Go package for iterating through collections of Who's On First documents.
Version 3.x of this package introduce major, backward-incompatible changes from earlier releases. That said, migragting from version 2.x to 3.x should be relatively straightforward as a the basic concepts are still the same but (hopefully) simplified. Where version 2.x relied on defining a custom callback for looping over records version 3.x use Go's iter.Seq2 iterator construct to yield records as they are encountered.
For example:
import (
"context"
"flag"
"log"
"github.com/whosonfirst/go-whosonfirst-iterate/v3"
)
func main() {
var iterator_uri string
flag.StringVar(&iterator_uri, "iterator-uri", "repo://". "A registered whosonfirst/go-whosonfirst-iterate/v3.Iterator URI.")
ctx := context.Background()
iter, _:= iterate.NewIterator(ctx, iterator_uri)
defer iter.Close()
paths := flag.Args()
for rec, _ := range iter.Iterate(ctx, paths...) {
defer rec.Body.Close()
log.Printf("Indexing %s\n", rec.Path)
}
}
Error handling removed for the sake of brevity.
This is how you would do the same thing using the older version 2.x code:
package main
import (
"context"
"flag"
"io"
"log"
"github.com/whosonfirst/go-whosonfirst-iterate/v2/emitter"

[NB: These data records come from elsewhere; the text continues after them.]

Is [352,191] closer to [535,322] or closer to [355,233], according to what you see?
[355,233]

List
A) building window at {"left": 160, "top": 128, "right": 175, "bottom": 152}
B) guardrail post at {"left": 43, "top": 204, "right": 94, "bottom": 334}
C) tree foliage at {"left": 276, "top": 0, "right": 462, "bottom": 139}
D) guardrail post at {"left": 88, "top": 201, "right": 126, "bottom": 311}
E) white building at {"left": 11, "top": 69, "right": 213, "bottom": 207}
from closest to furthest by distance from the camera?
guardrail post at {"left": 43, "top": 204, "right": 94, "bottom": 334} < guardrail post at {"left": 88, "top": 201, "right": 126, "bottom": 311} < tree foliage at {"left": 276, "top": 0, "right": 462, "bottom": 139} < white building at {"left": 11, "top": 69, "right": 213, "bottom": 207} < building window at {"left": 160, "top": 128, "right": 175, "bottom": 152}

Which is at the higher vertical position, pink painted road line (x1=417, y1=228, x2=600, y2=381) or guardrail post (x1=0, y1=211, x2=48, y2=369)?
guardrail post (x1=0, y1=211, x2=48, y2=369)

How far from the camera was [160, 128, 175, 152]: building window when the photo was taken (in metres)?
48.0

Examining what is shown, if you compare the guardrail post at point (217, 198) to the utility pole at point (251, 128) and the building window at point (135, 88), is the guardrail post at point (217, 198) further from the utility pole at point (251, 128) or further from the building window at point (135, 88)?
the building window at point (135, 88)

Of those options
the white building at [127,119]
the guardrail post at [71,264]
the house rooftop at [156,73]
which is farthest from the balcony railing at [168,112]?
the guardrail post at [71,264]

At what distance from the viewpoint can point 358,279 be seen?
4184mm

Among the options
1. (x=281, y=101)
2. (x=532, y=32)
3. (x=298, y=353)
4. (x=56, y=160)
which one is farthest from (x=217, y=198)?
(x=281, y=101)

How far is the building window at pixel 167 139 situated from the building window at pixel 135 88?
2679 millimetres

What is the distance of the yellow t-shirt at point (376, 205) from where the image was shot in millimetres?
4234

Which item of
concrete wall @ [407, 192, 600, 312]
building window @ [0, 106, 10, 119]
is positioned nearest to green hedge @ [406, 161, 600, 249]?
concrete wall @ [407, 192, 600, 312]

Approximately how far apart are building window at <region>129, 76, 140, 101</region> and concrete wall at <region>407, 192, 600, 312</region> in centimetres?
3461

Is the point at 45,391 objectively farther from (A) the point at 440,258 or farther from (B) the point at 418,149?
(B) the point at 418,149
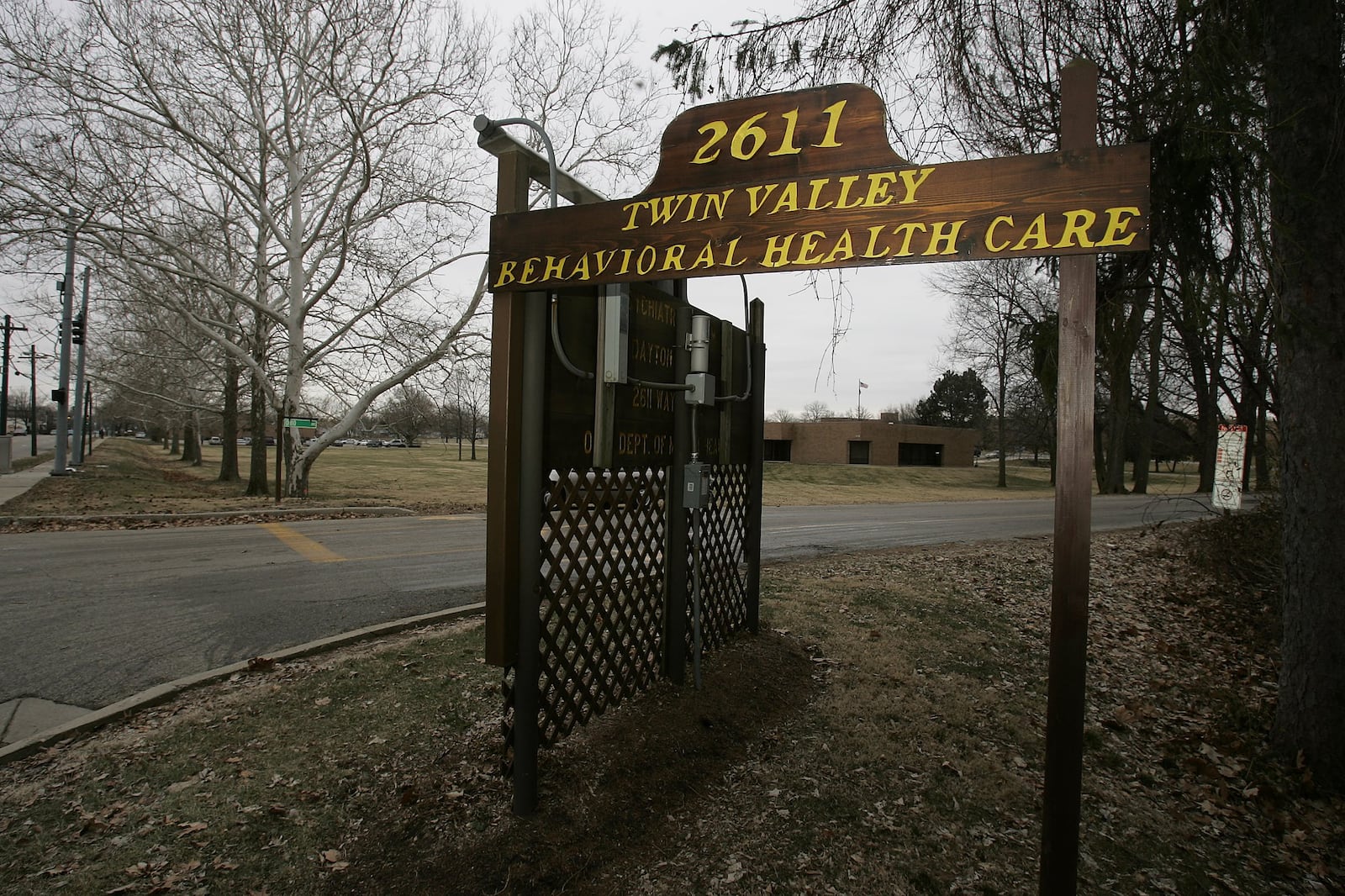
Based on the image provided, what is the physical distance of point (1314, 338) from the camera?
3.83 m

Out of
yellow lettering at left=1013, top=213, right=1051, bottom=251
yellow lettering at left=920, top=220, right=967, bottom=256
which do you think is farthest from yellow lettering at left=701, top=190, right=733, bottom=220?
yellow lettering at left=1013, top=213, right=1051, bottom=251

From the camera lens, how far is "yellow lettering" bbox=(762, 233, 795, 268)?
2.79 metres

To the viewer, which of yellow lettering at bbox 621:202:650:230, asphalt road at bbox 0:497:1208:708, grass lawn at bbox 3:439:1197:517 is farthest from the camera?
grass lawn at bbox 3:439:1197:517

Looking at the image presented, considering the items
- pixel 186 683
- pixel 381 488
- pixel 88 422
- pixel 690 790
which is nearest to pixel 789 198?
pixel 690 790

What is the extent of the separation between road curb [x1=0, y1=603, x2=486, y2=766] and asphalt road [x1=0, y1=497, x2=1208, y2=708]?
0.30 meters

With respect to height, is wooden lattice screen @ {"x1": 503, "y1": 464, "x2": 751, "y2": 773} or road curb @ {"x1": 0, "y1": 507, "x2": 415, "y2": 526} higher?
wooden lattice screen @ {"x1": 503, "y1": 464, "x2": 751, "y2": 773}

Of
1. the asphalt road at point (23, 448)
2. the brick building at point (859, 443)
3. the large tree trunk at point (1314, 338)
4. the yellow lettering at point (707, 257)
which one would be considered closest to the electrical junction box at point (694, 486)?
the yellow lettering at point (707, 257)

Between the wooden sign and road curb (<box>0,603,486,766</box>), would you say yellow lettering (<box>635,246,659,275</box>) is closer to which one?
the wooden sign

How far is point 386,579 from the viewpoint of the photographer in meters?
8.46

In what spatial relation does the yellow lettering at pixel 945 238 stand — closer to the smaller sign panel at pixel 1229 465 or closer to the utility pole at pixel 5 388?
the smaller sign panel at pixel 1229 465

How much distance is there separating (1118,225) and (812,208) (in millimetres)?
1038

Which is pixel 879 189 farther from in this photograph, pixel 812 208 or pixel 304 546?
pixel 304 546

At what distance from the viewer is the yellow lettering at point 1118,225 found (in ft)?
7.76

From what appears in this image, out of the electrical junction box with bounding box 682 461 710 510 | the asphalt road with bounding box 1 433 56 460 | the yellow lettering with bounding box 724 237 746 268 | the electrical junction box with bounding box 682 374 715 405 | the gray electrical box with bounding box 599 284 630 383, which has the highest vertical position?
the yellow lettering with bounding box 724 237 746 268
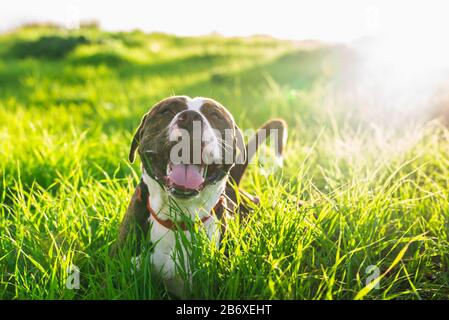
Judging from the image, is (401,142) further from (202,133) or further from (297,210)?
(202,133)

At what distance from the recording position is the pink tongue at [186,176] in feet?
9.30

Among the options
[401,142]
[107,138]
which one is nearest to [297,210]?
[401,142]

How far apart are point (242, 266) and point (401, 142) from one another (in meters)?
2.46

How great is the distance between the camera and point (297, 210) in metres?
3.18

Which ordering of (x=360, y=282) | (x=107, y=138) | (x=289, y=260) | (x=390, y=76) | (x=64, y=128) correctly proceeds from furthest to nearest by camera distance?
(x=390, y=76) < (x=64, y=128) < (x=107, y=138) < (x=289, y=260) < (x=360, y=282)

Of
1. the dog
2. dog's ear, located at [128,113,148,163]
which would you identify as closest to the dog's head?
the dog

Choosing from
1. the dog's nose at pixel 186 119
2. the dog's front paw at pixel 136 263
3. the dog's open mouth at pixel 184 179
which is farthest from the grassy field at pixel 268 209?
the dog's nose at pixel 186 119

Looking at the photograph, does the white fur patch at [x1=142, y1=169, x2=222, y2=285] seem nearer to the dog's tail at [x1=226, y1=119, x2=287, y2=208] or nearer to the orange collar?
the orange collar

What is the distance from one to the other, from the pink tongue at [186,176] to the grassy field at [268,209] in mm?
286

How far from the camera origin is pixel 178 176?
2842 millimetres

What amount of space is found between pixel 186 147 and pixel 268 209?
1.96ft

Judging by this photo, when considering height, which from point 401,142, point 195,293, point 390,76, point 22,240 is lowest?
point 195,293

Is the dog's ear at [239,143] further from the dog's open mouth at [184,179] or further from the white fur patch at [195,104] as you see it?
the dog's open mouth at [184,179]

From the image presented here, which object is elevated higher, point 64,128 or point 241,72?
point 241,72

"github.com/whosonfirst/go-whosonfirst-iterate/v2/iterator"
)
func main() {
emitter_uri := flag.String("emitter-uri", "repo://", "A valid whosonfirst/go-whosonfirst-iterate/emitter URI")
flag.Parse()
ctx := context.Background()
emitter_cb := func(ctx context.Context, path string, fh io.ReadSeeker, args ...interface{}) error {
log.Printf("Indexing %s\n", path)
return nil
}
iter, _ := iterator.NewIterator(ctx, *emitter_uri, cb)
uris := flag.Args()
iter.IterateURIs(ctx, uris...)
}
Iterators are defined as a standalone packages implementing the Iterator
interface:
// Iterator defines an interface for iterating through collections of Who's On First documents.
type Iterator interface {
// Iterate will return an `iter.Seq2[*Record, error]` for each record encountered in one or more URIs.
Iterate(context.Context, ...string) iter.Seq2[*Record, error]
// Seen() returns the total number of records processed so far.
Seen() int64
// IsIterating() returns a boolean value indicating whether 'it' is still processing documents.
IsIterating() bool
// Close performs any implementation specific tasks before terminating the iterator.
Close() error
}
Then, at the package level, they are "registered" with the iterate
package so that they can be invoked using a simple declarative URI syntax. For example:
func init() {
ctx := context.Background()
err := RegisterIterator(ctx, "cwd", NewCwdIterator)
if err != nil {
panic(err)
}
}
And then:
it, err := iterate.NewIterator(ctx, "cwd://")
Importantly, Iterator
implementations that are "registered" are wrapped in a second (internal) Iterator
implementation that provides for concurrent processing, retries and regular-expression based file inclusion and exclusion rules. These criteria are defined using query parameters appended to the initial iterator URI that are prefixed with an "_" character. For example:
it, err := iterate.NewIterator(ctx, "cwd://?_exclude=.*\.txt$")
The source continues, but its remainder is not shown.